I'm curious as to what the decimal expansion of a real number is. Is it an expression? A series? A sequence? What sort of mathematical object is it?
For context, we may define an isomorphism between two Group objects as a Bijective Function mapping from one to the other that "preserves structure." In this sense, an isomorphism IS a function (albeit with some extra requirements).
Likewise, we may define a basis of a vector space as a maximal set of linearly independent vectors. In this sense, a basis IS a set.
Functions and sets clearly represent very fundamental concepts in mathematics. And I'm not asking for a good answer to 'what is a set?'
What I am asking, is what IS a decimal expansion, defined in a way similar to the above? Is a decimal expansion an expression? (Something that exists purely graphically) Is it a sequence of natural numbers? (This might make sense) Is it a series? (This would also make sense).

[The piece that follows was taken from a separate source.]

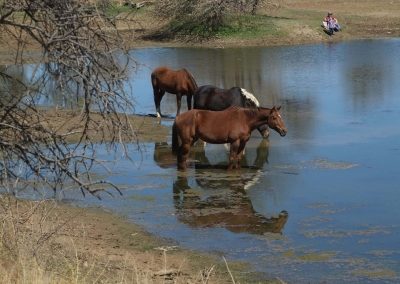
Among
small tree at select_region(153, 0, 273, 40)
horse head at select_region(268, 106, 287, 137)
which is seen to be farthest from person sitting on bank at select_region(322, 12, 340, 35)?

We all informally understand what a decimal expansion is, so the particular implementation might differ from situation to situation by what is convenient. One way I have seen is that a decimal expansion is a function $f: \mathbb Z \to \{0, 1, \ldots, 9\}$ such that there is some $n$ so that $f(m) = 0$ for all $m < n$, together with a number $s \in \{0, 1\}$. This then represents the number $$ (-1)^s\sum_{k \in \mathbb Z}f(k) \times 10^k, $$ and is, at least when $m$ is negative, usually written as $$ f(m)f(m+1)\ldots f(0).f(1)f(2)f(3)\ldots $$ when $s = 0$ or $$ -f(m)f(m+1)\ldots f(0).f(1)f(2)f(3)\ldots $$ when $s = 1$.